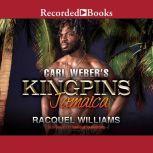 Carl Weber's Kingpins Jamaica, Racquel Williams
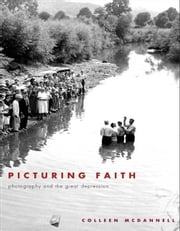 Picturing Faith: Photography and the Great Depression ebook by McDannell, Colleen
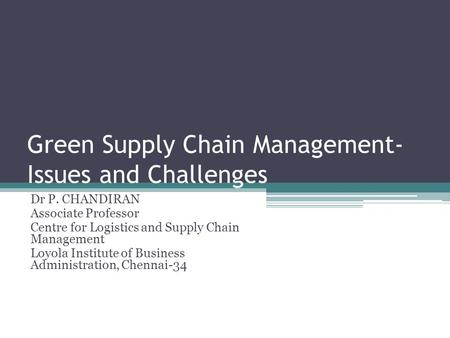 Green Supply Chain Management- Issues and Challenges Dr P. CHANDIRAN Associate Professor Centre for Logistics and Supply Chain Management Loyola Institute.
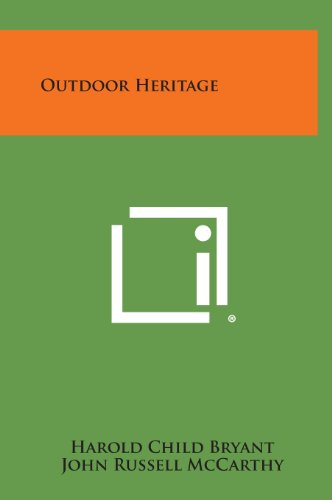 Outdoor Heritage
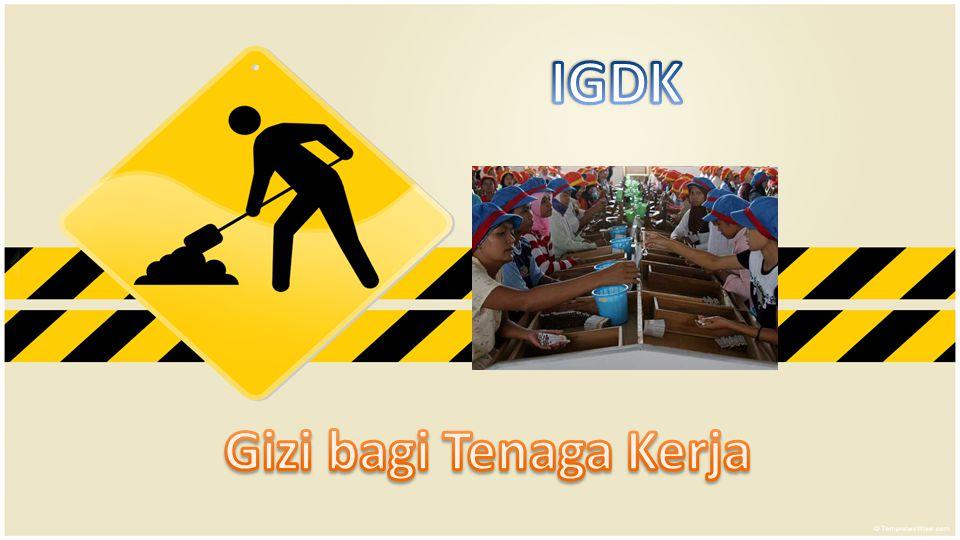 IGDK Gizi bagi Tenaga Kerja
---
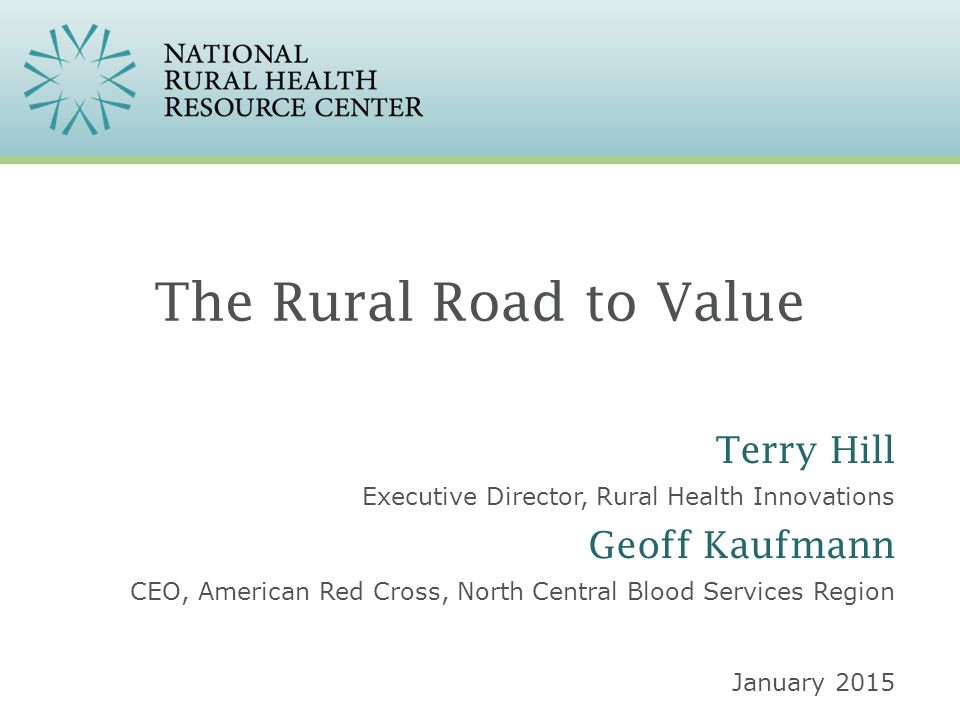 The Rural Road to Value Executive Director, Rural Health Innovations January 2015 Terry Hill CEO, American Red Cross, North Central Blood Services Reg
---
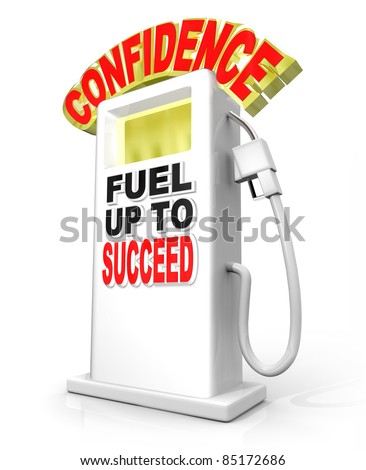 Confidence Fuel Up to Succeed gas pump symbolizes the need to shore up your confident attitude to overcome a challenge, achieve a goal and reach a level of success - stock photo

• **PROBLEM TO SOLVE**:
Repeat exactly the lines above, beginning at the one containing "Picturing Faith: Photography" and ending at the one containing "IGDK Gizi bagi Tenaga Kerja". Do not carry over any pictures.

• **WRITTEN SOLUTION**:
 Picturing Faith: Photography and the Great Depression ebook by McDannell, Colleen
 Green Supply Chain Management- Issues and Challenges Dr P. CHANDIRAN Associate Professor Centre for Logistics and Supply Chain Management Loyola Institute.
 Outdoor Heritage
 IGDK Gizi bagi Tenaga Kerja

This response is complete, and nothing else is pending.